Speakers at a two-day workshop on ‘Sustainable Agriculture’ stressed the need for adoption of innovative & latest agricultural technology coupled with implementation of Good Agricultural Practices to tackle the issue of reducing available farmland per person per hectare and feed the increasing mouths.
As compared to 1950, global population will be 300 per cent in 2020, while arable land in this period will increase only by 15 per cent thus bringing down the farmland availability by 60 per cent per person per hectare.
The workshop was organized by the CropLife Pakistan Association in collaboration with the Agriculture Journalists Association (AJA) with the aim to highlight the importance sustainable agriculture in the face of numerous challenges to the national food security.
Dr. Muhammad Afzal, Executive Director CropLife Pakistan, explained that growing population, climate change, scarcity of water and changing lifestyles continue to pose challenges to the national food security, emphasizing the need to promote sustainable means to grow food and embrace technological innovations that enable the same. “This workshop for media professionals is part of CropLife Pakistan’s broader effort to create awareness and understanding of agriculture technologies. We hope this interaction provides the participants a fresh perspective and adds to their knowledge”, he added.
Subsequent speakers also highlighted the importance of an enabling business environment that encourages investments in innovative technologies, with specific focus on enhancing crop productivity while reducing impact on the environment.

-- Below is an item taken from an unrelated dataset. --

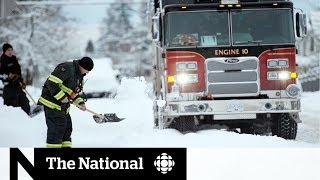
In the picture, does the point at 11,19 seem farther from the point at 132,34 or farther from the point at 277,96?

Sustainable agricultural practices involve the judicious use of water resources, minimizing soil erosion, reducing fuel consumption and optimizing land utilization. While providing an overview of sustainable agriculture technologies, Dr. Muhammad Afzal explained at length the benefits of biotechnology in relation to promoting sustainable agriculture. “Biotechnology allows farmers to produce more using fewer resources; it has the potential to reshape productivity in Pakistan by addressing both climate change and food security challenges,” he further reiterated.
Dr. Afzal also pointed out that the Government of Pakistan has had a clear policy on biotechnology for the past three decades and has invested heavily towards research and development of this technology, emphasizing that regulatory decisions must be consistent with this policy to build confidence of the plant science industry. “Pakistan has 45 biotech institutions, over 500 Phd scientists and numerous ongoing projects across various food and non-food crops. Biotechnology also features prominently as a priority area in all Government policy documents, including the Vision 2025 and the National Food Security Policy 2018.,” explained Dr. Afzal.
He further added that “It is imperative that policymakers provide a stable regulatory and legal framework to facilitate investment and technology transfer and ensure that regulatory decisions are guided by the overarching policy framework and scientific evidence.”
By combining sustainable agricultural practices with innovative agricultural technologies, Pakistan, with its ever-increasing population, can combat the adverse effects of climate change and ensure food security for generations to come.